* **Your instructions**
Using the forum thread about Louie the cichlid below, decide whether each statement agrees with it, and answer yes or no, quoting the words that decide it. 1. A store employee called the fish a Red Empress. 2. The fish came from a tank at the store that held only Tropheus. 3. One reply suggests the fish may be a Labeotropheus hybrid.

Excerpt to read Start Marker

# Louie - My Disfigured Cichlid Buddy - What is He?



## leftfish

He was in an all Hap tank at my LFS. I saw his crooked mouth and immediately was in love with him. When I tapped the glass he came right up to me. I couldn't resist taking him home. He's been the best fish ever. He gets along with everyone, never shown aggression and when any other fish shows aggression he gets in the middle to deflect the aggressor. The LFS employee said he was a Red Empress but I know that's not it. He looks almost like a cross between an Iodotropheus Stuartgranti and Tropheus Moorii. Is he a hybrid or a disfigured version of some known breed?

Dan


----------



## biglove

He's cute!


----------



## gmaschke

Outght to smack the LFS employee that said red empress LOL!

Kinda looks like he has a hairlip :thumb:


----------



## Anthraxx8500

no idea. id just say his name is louie and call it a day. :lol:


----------



## oldcatfish

Looks like a possible Labeotropheus hybrid. He is kind of cool looking, in a mutant sort of way.


----------



## Flippercon

You should of named him twoface. :lol: . It's a cool looking fish.


----------



## noki

Buster Douglas


----------



## firemedic1169

That last pic reminded me of a metriaclima greshaki :-? , but definitely looks hybrid.


----------



## 24Tropheus

I wonder what went wrong rather than what he might be. Surely you do not hope to breed from such a fish?

Excerpt to read End Marker
Extracted entries Start Marker

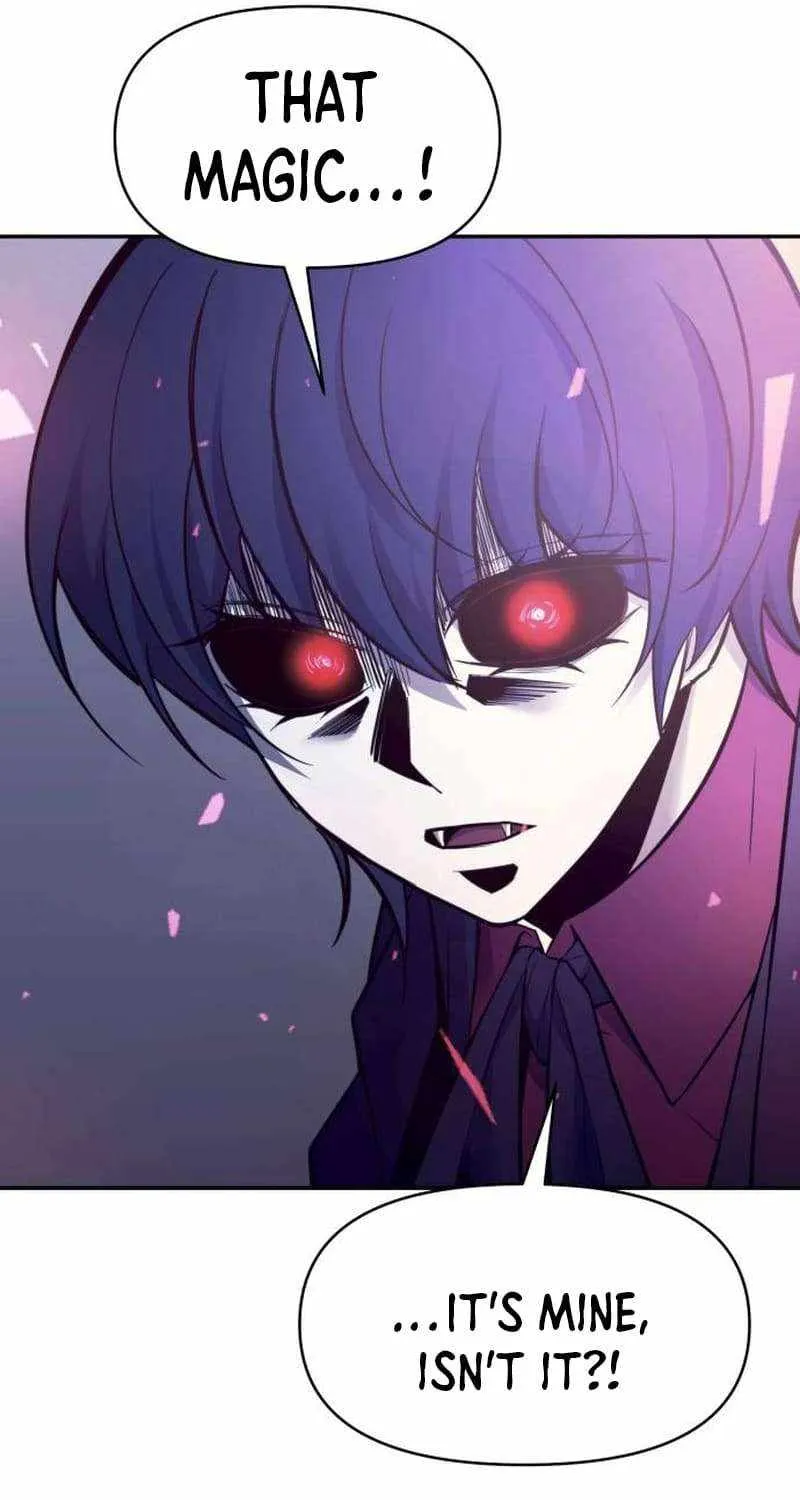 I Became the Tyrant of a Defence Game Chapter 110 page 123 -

Extracted entries End Marker
Extracted entries Start Marker

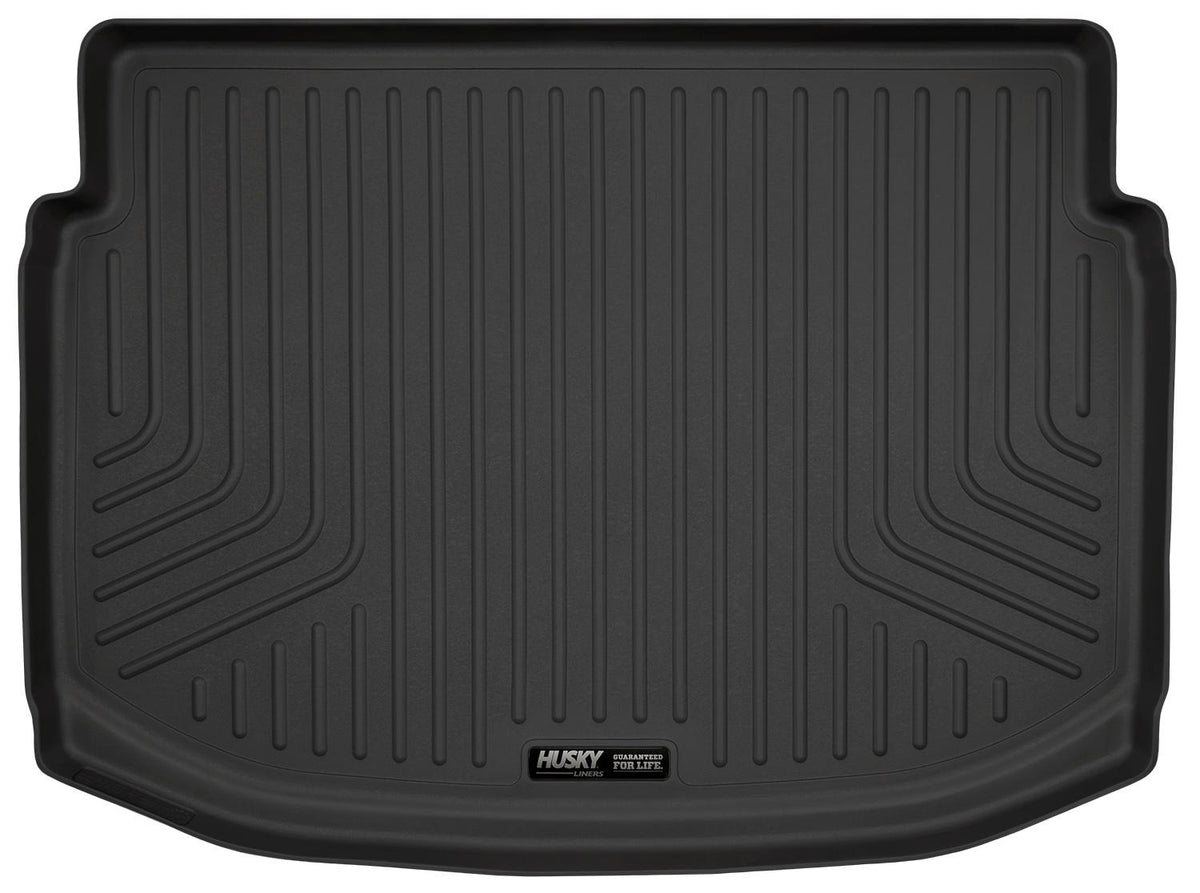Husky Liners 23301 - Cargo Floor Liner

Extracted entries End Marker

* **Completed task**
1. Yes: "The LFS employee said he was a Red Empress"
2. No: "He was in an all Hap tank at my LFS."
3. Yes: "Looks like a possible Labeotropheus hybrid."